## The tasks
**1.** Translate this sentence from the patch discussion about TCP IOV handling into German: "I think a number of similar changes should be possible for UDP, but I haven't tackled that yet."
**2.** Resume the patch discussion about reworking TCP IOV handling, writing on from its final sentence.

## Text excerpt
## START
[PATCH 0/7] Rework some IOV handling in TCP code
These reworks are largely aimed at making the vhost-user integration easier, and with luck allowing more logic to be shared between it and the existing "buffer" paths. Of course, in the short term, these will probably conflict with the patches... I hope it ends up as a net positive, Laurent, let me know. I think a number of similar changes should be possible for UDP, but I haven't tackled that yet. David Gibson (7): tcp: Pass TCP header and payload separately to tcp_update_check_tcp[46]() tcp: Move tcp_l2_buf_fill_headers() to tcp_buf.c tcp: Rework tcp_l2_buf_fill_headers() into tcp_buf_make_frame() tcp: Don't use return value from tcp_fill_headers[46] to adjust iov_len tcp: Pass TCP header and payload separately to tcp_fill_headers[46]() tcp: Merge tcp_update_check_tcp[46]() tcp: Fold tcp_update_csum() into tcp_fill_header() tcp.c | 232 +++++++++++-------------------------------------- tcp_buf.c | 48 +++++++--- tcp_internal.h | 15 +++- 3 files changed, 100 insertions(+), 195 deletions(-) -- 2.47.0
Currently these expects both the TCP header and payload in a single IOV,
and goes to some trouble to locate the checksum field within it. In the
current caller we've already know where the TCP header is, so we might as
well just pass it in. This will need to work a bit differently for
vhost-user, but that code already needs to locate the TCP header for other
reasons, so again we can just pass it in.
Signed-off-by: David Gibson
On Mon, 28 Oct 2024 20:40:44 +1100
David Gibson
Currently these expects both the TCP header and payload in a single IOV, and goes to some trouble to locate the checksum field within it. In the current caller we've already know where the TCP header is, so we might as well just pass it in. This will need to work a bit differently for vhost-user, but that code already needs to locate the TCP header for other reasons, so again we can just pass it in.
We couldn't do this, and also what you're now doing in 5/7, because
with vhost-user the TCP header is not aligned, so we can't pass it
around as a pointer, see:
On Mon, Oct 28, 2024 at 07:42:54PM +0100, Stefano Brivio wrote:
On Mon, 28 Oct 2024 20:40:44 +1100 David Gibson
wrote: Currently these expects both the TCP header and payload in a single IOV, and goes to some trouble to locate the checksum field within it. In the current caller we've already know where the TCP header is, so we might as well just pass it in. This will need to work a bit differently for vhost-user, but that code already needs to locate the TCP header for other reasons, so again we can just pass it in.
We couldn't do this, and also what you're now doing in 5/7, because with vhost-user the TCP header is not aligned, so we can't pass it around as a pointer, see:
https://archives.passt.top/passt-dev/ZeUpxEY-sn64NLE5@zatzit/ and following. That one is about IP headers, but the same applies to TCP and UDP headers.
## END
[Recorded data]
## START
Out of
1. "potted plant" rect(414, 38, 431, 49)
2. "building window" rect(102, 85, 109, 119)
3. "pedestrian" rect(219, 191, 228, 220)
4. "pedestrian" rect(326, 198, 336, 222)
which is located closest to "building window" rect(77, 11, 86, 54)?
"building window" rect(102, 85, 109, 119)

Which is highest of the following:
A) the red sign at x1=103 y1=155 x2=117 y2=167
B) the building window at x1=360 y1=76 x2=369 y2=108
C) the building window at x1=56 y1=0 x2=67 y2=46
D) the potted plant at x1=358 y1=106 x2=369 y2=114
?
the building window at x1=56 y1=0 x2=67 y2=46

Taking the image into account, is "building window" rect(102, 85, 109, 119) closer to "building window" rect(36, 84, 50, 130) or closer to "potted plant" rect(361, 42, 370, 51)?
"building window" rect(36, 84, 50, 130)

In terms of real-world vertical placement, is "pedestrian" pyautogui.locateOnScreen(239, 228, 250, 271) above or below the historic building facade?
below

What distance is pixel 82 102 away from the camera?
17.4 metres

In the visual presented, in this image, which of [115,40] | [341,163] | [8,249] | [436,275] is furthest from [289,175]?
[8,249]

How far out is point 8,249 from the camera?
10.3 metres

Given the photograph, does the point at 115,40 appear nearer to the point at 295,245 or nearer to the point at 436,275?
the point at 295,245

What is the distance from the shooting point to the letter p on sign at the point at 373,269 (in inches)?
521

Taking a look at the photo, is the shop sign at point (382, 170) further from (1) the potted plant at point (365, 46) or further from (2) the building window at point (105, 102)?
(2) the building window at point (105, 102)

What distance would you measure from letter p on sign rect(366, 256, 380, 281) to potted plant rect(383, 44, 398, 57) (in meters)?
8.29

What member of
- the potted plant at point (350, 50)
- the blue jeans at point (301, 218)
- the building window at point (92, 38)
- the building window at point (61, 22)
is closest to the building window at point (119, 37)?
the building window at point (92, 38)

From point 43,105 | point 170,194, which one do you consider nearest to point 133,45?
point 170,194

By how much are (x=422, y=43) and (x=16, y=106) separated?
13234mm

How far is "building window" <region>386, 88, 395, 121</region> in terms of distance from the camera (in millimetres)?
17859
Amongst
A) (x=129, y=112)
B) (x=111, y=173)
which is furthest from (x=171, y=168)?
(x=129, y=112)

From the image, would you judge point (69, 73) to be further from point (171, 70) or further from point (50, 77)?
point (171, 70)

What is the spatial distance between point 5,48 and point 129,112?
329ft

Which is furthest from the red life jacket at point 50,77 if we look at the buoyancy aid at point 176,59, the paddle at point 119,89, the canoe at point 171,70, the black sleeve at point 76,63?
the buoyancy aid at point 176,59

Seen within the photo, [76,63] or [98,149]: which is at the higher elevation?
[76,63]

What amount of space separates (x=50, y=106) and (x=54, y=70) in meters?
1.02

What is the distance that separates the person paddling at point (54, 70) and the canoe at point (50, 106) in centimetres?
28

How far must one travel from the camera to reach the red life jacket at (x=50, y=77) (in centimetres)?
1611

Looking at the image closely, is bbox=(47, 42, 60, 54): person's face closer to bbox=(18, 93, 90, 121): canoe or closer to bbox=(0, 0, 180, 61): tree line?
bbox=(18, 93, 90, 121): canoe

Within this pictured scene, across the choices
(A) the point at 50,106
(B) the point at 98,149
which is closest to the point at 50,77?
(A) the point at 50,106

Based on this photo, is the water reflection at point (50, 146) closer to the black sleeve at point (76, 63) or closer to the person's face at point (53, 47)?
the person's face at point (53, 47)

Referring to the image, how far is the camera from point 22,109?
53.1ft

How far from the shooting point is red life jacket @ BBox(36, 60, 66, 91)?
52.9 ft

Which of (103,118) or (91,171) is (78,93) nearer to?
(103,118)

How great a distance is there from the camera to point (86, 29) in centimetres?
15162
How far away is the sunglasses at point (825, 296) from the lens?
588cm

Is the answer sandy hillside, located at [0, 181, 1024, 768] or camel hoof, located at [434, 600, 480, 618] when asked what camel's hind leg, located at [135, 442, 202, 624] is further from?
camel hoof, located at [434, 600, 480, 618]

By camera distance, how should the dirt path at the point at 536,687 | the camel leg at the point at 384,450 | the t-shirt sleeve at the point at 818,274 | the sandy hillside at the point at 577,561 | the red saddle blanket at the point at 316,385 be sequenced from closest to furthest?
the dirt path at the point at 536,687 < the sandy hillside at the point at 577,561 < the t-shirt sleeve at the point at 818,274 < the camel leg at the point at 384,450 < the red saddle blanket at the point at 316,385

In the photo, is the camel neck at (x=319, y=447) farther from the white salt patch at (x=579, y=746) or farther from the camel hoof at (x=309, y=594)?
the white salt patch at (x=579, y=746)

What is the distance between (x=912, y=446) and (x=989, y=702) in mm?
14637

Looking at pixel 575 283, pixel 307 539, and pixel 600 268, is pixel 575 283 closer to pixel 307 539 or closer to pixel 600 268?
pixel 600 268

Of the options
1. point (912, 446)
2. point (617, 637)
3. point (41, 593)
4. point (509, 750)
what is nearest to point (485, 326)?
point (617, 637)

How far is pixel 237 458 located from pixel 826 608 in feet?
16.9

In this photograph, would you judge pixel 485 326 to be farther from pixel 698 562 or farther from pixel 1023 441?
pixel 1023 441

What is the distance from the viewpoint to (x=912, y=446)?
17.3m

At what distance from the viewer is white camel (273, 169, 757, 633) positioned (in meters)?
## END
## Answers for the exercise
**1.** Ich denke, dass eine Reihe ähnlicher Änderungen für UDP möglich sein sollte, aber damit habe ich mich noch nicht befasst.

**2.**
Hrm. I'm aware it theoretically need not be aligned, but I thought it was in practice.. and that we were already relying on that. In fact, I'm pretty sure the second part is true, although more subtly than here. v8 of the vhost-user patches calls tcp_fill_headers[46]() with the bp parameter set to the offset of the TCP header. If creating a tcphdr * there is a problem, then creating a tcp_payload_t * can't be any better.
Of course the current solution is not elegant and it would be nice to find another way to deal with it, but we couldn't come up with anything better back then.
The rest of the series looks good to me, but I'm afraid that without this one and 5/7 the other changes will be a bit more complicated to implement (if at all possible).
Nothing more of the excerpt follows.